# [PLEASE HELP] - How to record only computer sound and no mic sound



## SenpaiLion (Dec 19, 2015)

So, I want to record my games, but don't want to record comentary, as there is a lot of background noise. How do I do this!?!?! I'm on MAC ==


----------



## Harold (Dec 19, 2015)

You mute the mic in the OBS window.


----------



## SenpaiLion (Dec 19, 2015)

how? if i try, both get muted


----------



## SenpaiLion (Dec 19, 2015)

as you can see, i have this. which one do I mute?


----------



## Osiris (Dec 19, 2015)

My guess would be the one that says Mic/Aux....


----------



## SenpaiLion (Dec 19, 2015)

That one mutes both


----------



## amsyar ZeRo (Dec 19, 2015)

Uh,just go to Settings->Audio then put 'Disabled' at the Mic/Aux section.

◆ Set tasks:
• 1. Answer these questions about the forum thread on recording game audio without the microphone:
(a) What computer does the person starting the thread say they are on?
(b) Which item does Osiris guess should be muted?
(c) According to the last post, in which menu path should 'Disabled' be selected for the Mic/Aux section?
• 2. Proceed with the forum thread on recording game audio without the microphone by writing the next post or posts after its final reply.
The data that follows comes from a separate source and is unrelated to the forum thread above.

◆ Extracted records:
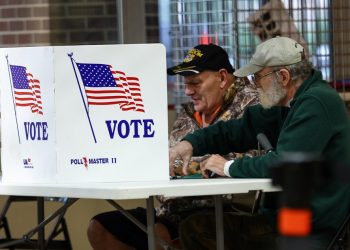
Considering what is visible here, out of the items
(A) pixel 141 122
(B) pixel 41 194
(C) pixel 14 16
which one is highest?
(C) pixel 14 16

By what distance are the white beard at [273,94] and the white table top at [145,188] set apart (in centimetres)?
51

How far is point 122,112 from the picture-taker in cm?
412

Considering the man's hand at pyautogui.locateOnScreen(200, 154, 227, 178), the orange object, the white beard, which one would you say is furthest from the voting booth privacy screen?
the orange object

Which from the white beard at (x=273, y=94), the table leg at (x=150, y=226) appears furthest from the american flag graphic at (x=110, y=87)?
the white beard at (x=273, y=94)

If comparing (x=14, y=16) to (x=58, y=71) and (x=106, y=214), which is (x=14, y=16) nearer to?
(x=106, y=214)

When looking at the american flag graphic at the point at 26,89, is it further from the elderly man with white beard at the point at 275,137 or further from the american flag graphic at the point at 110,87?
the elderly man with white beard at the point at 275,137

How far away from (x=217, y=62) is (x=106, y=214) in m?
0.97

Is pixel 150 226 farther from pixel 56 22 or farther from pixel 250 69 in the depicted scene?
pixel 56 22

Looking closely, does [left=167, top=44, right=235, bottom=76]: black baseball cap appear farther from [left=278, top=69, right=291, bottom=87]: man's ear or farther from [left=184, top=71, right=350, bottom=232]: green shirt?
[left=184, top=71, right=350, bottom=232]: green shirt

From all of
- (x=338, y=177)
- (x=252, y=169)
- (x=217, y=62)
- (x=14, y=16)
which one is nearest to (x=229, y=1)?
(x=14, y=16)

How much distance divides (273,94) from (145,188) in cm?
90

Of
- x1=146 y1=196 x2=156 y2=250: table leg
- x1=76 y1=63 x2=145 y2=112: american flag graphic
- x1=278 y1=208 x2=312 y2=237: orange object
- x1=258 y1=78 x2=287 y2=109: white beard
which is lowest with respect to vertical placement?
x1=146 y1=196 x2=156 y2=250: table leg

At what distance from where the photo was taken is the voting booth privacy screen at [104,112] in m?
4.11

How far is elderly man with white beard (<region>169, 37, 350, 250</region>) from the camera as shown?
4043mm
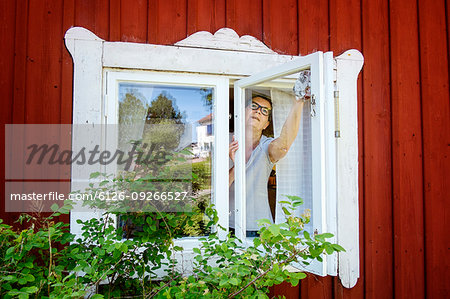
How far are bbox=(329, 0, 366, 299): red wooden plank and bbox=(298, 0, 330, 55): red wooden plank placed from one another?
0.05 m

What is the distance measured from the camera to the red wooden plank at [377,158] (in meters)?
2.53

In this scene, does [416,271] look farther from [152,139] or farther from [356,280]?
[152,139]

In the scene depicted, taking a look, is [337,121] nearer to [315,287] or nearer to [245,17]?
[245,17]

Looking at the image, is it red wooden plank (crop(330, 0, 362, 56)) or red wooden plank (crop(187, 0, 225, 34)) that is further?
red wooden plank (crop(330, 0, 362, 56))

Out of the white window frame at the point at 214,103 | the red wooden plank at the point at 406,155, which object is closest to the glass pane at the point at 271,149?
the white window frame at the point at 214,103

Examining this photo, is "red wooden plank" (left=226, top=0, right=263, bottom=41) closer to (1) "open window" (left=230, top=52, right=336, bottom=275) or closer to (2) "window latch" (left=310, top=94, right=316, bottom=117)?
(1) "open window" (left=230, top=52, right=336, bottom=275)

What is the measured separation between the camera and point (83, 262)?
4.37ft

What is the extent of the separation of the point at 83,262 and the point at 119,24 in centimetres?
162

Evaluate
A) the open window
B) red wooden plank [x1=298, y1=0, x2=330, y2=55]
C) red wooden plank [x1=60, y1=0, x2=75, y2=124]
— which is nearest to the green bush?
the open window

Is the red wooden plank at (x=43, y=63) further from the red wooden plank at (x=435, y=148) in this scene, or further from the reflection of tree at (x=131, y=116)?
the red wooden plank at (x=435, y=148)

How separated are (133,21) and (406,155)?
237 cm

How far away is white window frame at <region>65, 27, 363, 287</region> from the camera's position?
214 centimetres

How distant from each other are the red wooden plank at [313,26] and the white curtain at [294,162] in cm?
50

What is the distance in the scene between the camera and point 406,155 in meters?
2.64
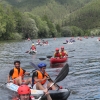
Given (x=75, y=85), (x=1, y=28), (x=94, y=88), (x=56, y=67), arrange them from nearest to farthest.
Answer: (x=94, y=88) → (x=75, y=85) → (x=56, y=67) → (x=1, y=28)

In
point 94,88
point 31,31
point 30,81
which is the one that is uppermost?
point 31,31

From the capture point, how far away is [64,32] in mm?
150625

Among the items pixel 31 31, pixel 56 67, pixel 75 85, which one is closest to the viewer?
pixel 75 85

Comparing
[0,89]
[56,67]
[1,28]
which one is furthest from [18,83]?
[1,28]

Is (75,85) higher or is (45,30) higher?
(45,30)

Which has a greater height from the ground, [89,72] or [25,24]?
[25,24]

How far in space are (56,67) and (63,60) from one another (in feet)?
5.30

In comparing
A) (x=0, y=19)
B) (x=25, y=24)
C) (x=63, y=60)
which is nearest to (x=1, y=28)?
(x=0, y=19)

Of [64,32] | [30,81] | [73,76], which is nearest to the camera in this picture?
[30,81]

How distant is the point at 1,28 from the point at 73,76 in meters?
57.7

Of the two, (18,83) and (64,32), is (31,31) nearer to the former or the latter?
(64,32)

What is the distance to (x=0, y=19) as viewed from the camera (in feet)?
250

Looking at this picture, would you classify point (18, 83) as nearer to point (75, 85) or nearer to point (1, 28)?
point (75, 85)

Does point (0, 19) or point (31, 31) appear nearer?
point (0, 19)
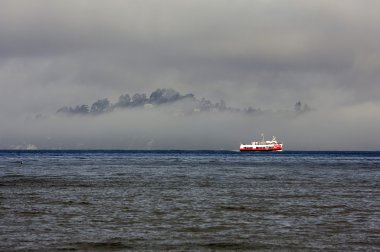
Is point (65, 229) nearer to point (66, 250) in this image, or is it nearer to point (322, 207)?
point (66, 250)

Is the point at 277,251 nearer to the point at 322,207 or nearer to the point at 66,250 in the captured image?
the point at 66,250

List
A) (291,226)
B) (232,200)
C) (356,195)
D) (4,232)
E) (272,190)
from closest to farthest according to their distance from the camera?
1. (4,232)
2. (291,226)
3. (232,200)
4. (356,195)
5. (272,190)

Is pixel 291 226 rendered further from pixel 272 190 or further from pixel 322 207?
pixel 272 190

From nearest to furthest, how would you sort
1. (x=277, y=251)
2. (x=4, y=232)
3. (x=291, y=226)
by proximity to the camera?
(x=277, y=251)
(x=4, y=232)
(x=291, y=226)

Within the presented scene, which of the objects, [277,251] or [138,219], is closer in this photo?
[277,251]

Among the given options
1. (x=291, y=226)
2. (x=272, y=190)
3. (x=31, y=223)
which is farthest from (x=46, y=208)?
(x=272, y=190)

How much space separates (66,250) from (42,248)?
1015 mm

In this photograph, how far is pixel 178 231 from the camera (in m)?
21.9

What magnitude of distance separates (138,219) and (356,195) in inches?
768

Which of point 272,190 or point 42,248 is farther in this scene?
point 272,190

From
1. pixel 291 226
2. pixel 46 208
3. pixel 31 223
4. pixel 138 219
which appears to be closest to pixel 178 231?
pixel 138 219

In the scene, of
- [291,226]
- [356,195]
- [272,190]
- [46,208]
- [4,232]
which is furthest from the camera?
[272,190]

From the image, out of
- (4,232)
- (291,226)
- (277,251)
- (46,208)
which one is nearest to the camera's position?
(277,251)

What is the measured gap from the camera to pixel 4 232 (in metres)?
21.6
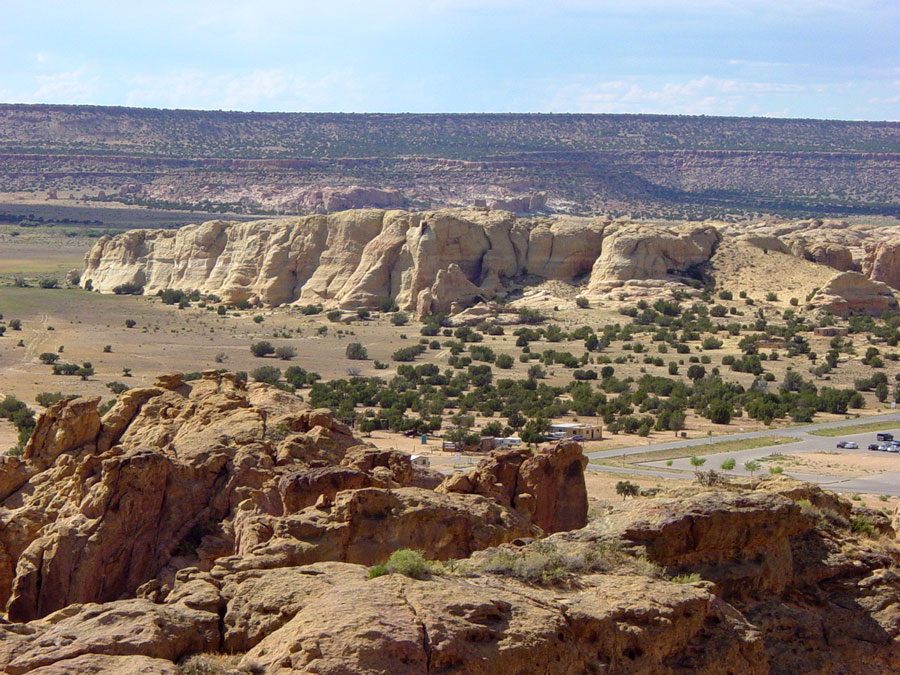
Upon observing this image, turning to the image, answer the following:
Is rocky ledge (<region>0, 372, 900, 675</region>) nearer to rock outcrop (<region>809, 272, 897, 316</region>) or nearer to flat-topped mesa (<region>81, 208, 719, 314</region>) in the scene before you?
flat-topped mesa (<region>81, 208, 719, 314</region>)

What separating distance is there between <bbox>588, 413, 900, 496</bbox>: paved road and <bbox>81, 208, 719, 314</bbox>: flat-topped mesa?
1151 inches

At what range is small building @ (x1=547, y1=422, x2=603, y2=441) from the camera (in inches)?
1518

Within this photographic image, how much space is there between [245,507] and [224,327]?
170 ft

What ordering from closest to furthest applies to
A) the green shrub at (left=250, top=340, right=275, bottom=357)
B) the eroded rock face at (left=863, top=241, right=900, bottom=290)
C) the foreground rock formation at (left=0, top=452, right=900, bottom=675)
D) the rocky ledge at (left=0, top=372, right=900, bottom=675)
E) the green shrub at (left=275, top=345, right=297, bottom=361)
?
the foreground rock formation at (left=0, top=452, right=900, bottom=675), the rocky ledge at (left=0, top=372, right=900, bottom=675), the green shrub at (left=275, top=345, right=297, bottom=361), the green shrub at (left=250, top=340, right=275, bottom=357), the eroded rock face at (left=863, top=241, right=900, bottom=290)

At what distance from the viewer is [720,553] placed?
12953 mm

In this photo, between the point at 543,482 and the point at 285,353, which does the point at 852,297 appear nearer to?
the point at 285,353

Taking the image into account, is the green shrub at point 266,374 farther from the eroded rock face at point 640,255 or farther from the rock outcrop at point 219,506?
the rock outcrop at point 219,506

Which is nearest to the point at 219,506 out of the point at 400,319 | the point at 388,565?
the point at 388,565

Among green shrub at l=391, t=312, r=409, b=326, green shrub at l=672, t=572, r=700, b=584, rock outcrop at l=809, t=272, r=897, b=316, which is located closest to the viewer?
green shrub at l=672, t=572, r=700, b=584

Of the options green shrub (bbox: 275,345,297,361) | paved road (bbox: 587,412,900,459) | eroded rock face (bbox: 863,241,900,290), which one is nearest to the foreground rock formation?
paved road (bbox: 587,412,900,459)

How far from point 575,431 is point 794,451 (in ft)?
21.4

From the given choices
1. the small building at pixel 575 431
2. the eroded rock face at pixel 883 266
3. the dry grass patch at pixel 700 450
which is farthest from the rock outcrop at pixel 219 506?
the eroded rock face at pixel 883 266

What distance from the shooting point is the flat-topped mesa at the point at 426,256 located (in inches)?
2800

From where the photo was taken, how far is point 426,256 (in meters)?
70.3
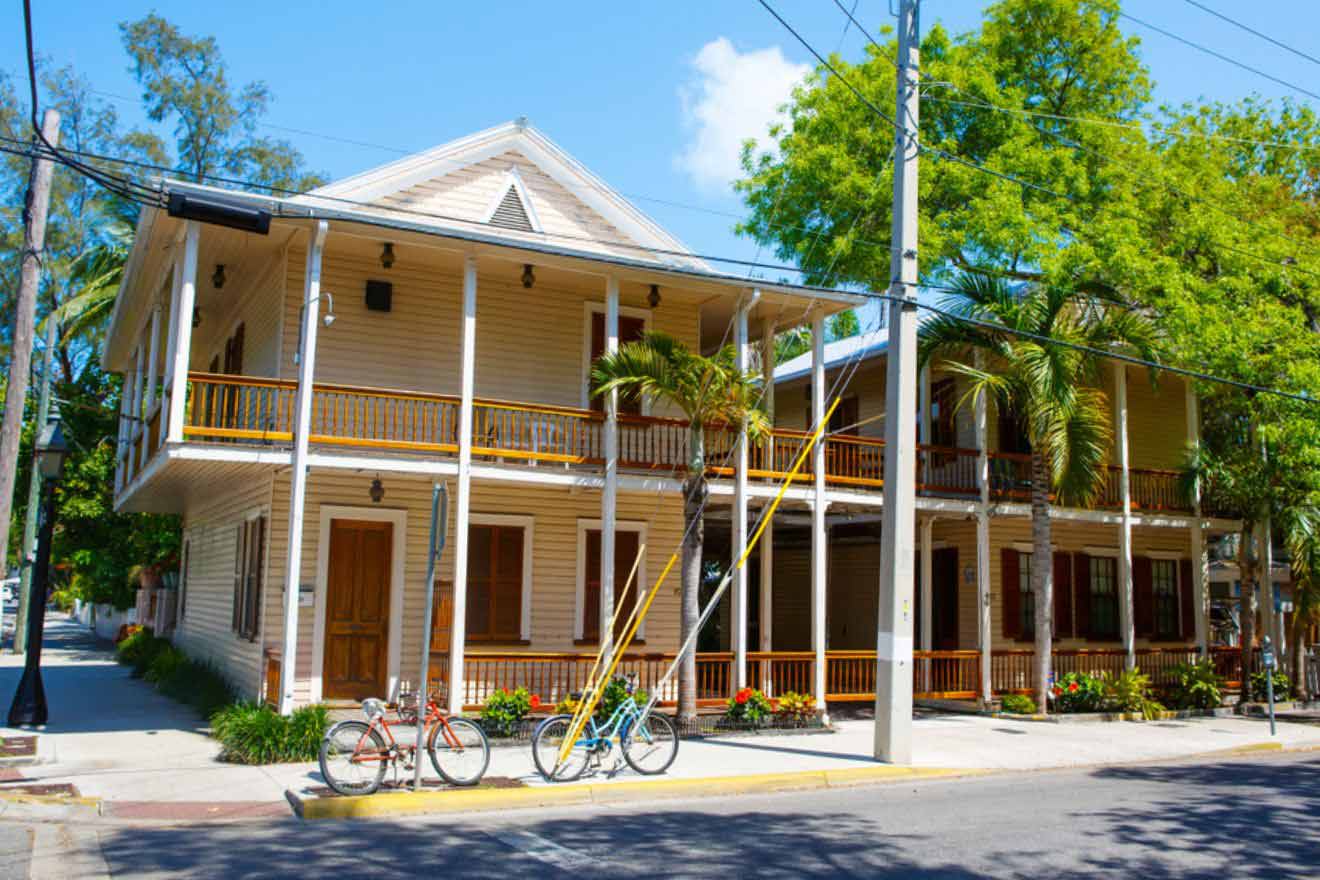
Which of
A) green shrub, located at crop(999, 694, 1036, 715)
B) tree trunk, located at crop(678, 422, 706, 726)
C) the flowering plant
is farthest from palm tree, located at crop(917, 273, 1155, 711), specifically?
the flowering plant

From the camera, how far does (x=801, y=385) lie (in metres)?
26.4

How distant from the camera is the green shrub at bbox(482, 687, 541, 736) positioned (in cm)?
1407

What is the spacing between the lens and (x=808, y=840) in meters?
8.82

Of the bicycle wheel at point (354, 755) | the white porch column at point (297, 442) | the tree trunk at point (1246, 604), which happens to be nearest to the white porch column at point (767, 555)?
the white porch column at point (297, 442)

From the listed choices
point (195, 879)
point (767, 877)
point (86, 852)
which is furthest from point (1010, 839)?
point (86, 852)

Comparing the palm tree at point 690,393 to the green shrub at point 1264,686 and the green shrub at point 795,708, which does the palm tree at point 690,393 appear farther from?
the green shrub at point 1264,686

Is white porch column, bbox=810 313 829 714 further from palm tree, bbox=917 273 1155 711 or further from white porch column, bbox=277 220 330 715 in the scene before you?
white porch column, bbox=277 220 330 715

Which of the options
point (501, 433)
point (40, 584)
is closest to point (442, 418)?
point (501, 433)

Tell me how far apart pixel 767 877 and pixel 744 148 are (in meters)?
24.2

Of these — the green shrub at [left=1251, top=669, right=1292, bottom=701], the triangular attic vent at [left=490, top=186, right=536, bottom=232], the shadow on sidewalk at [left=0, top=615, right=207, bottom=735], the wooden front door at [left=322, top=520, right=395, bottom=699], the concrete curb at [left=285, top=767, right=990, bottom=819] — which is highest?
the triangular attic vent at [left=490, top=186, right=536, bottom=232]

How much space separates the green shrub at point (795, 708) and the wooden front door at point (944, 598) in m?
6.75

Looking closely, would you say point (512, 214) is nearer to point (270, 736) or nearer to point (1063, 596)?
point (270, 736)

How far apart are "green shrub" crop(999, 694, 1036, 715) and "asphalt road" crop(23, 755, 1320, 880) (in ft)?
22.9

◆ Answers for the exercise:
• 1.
(a) A Mac.
(b) The one that says Mic/Aux.
(c) Settings->Audio.

• 2.
----------



## SenpaiLion (Dec 19, 2015)

that disables game and mic audio, my friend


----------



## SenpaiLion (Dec 19, 2015)

pls someone help me


----------



## Harold (Dec 19, 2015)

Then you're doing something wrong in your audio routing.


----------



## amsyar ZeRo (Dec 20, 2015)

Wait a minute,what type of Source is Game Voice??


----------



## SenpaiLion (Dec 20, 2015)

bump coz need a lot of help!


----------



## Hrishi (May 20, 2022)

Try using screen capture and mute Mic/Aux there....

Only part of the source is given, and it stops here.